Wednesday 16 November 2011

Aspects of the Thriller Genre

A Noir Thriller: 
This is a cinematic technique used around the 1940s to 1950s period. It uses low-key black-and-white images to give harsh/dark shadows and evoke mystery, adding to the mise-en-scene of the whole film, generally. It is also to create silhouettes and therefore the ease of hiding a person's face in the darkness or giving light to a specific area to put focus onto a certain point and retain the audience's focus on that subject. 


Femme Fatale:
A femme fatale is a mysterious and/or seductive woman whom is subdued by domesticity or marriage, punished or exiled or killed off. This was mainly used in the same classic period as the Noir Thriller (1940s-1950s), but is still used today in films such as 'The Girl with the Dragon Tattoo (2009)'. At the time it was a very crucial shift in the film industry and the social context of the conformities of woman at the time. Historically, women are the mothers and carers, but in these films we are shown that women can be much more, thus breaking the social barrier for women. 

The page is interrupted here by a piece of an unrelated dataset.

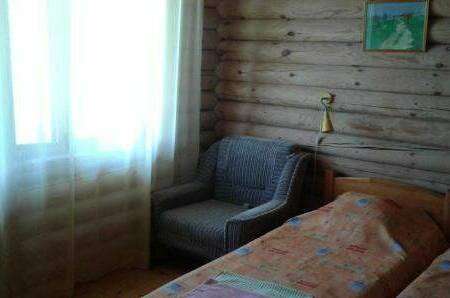 2-х местный «Стандарт»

Flawed/ambiguous anti-hero:
This type of hero is an anti-hero because they are reluctant to help people in the first place, but ultimately end up being the hero even if they don't mean to be. 'Gene Hunt' in the 2006-2007 series of 'Life on Mars' was an anti-hero as he was a policeman, but didn't really want to help people. Also these type of heroes are very ambiguous, meaning you can't quite work them out or work out their reasoning and also have flaws themselves - which shows that even people with flaws, such as a drink problem, can also be a hero even if it is reluctantly. This also breaks the traditional values and characterisation of a 'hero'.


Attractive/sympathetic villain:
This is the type of villain that the audience fall in love with even though they know that they shouldn't because they are obviously a villain. This technique would be used to perhaps keep the audience on the edge of their seat because they love and hate the villain. This oxymoron of love hate means the director can evoke deep emotional reactions from the audience if the villain is attractive. Also if the villain is sympathetic the audience becomes sympathetic with the villain themselves which confuses the audience even more because you should side with the good, not the evil, but in some cases you're not sure who is who until the end of the film. 


Generic Characters:
Convicts, criminals, stalkers, assassins, down-on-their-luck losers, innocent victims, prison inmates, menaced women, characters with dark pasts, psychotic individuals, terrorists, cops, hit men, fugitives, twisted relationships, world-weary men and women, femme fatales, psycho-fiends, drug addicts. 


Generic Themes:
Greed, envy, jealousy, terrorism, political conspiracy, pursuit or romantic triangles leading to murder. 


Generic Locations:
Dimly lit often wet narrow streets, alleyways, lifts, staircases, basements, large featureless exteriors, shower cubical, toilets, phone booths, bank safes, interior of cars, car parks, top of a skyscraper, shores, muddy rivers, scrap yards, derelict factories/warehouses, tunnels.